Students were required to select one product that is purchased by their household and investigate how the production and demand for this product creates networks of trade and economic interdependence at and across different scales. The inquiry took place over four weeks during class time and students were asked to present their findings in a written report. Students were given the following questions to help them with their inquiry:

  • Where is the product produced and/or manufactured?
  • What is the supply chain for the product?
  • What is the spatial distribution of production and consumption?
  • How does the product connect places?

Students were asked to design and investigate a further research question based on what they had learned.

Achievement standard

By the end of Year 9, students explain how geographical processes change the characteristics of places. They analyse interconnections between people, places and environments and explain how these interconnections influence people, and change places and environments. They predict changes in the characteristics of places over time and identify the possible implications of change for the future. Students analyse alternative strategies to a geographical challenge using environmental, social and economic criteria.

Students use initial research to identify geographically significant questions to frame an inquiry.
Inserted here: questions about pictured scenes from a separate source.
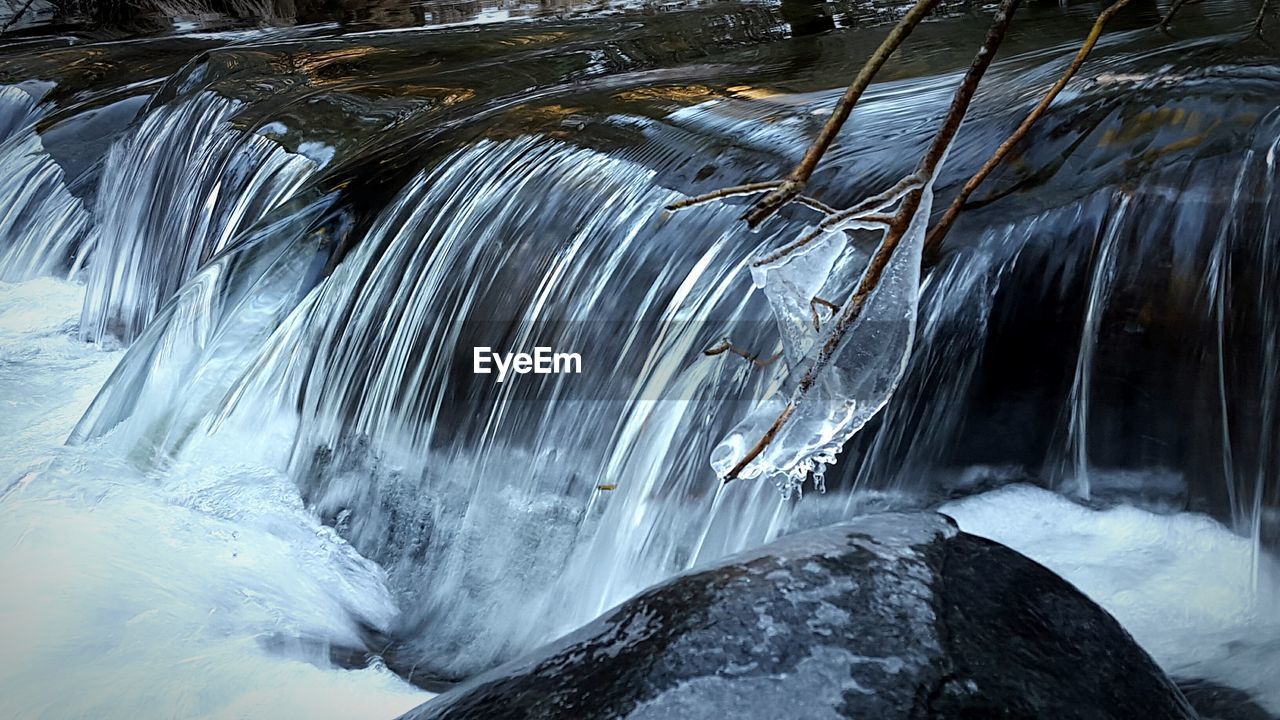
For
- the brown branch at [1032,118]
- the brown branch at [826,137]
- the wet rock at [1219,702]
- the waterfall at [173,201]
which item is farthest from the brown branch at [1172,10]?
the waterfall at [173,201]

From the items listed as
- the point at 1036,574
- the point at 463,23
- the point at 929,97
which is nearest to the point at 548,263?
the point at 929,97

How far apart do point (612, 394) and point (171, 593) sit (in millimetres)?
1336

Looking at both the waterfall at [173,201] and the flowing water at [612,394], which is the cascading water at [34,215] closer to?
the waterfall at [173,201]

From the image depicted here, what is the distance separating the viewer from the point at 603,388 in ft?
9.95

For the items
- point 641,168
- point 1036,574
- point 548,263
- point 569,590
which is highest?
point 641,168

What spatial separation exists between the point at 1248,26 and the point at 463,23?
5.12 metres

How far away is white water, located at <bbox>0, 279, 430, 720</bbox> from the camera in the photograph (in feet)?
8.45

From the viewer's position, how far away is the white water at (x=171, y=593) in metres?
2.57

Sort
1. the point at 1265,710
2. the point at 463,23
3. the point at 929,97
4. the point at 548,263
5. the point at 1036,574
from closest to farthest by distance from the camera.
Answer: the point at 1036,574, the point at 1265,710, the point at 548,263, the point at 929,97, the point at 463,23

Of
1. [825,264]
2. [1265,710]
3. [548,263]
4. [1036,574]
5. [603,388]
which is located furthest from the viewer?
[548,263]

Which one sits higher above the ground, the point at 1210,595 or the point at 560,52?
the point at 560,52

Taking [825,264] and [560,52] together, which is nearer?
[825,264]

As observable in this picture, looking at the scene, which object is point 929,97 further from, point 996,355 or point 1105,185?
point 996,355

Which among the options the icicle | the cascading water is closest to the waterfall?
the cascading water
They evaluate a range of primary and secondary sources to select and collect relevant and reliable geographical information and data. They record and represent multi-variable data in a range of appropriate digital and non-digital forms, including a range of maps that comply with cartographic conventions. They use a range of methods and digital technologies to interpret and analyse maps, data and other information to propose explanations for patterns, trends, relationships and anomalies across time and space, and to predict outcomes. Students synthesise data and information to draw reasoned conclusions. They present findings, arguments and explanations using relevant geographical terminology and digital representations in a range of appropriate communication forms. Students propose action in response to a geographical challenge, taking account of environmental, economic and social factors, and predict the outcomes and consequences of their proposal.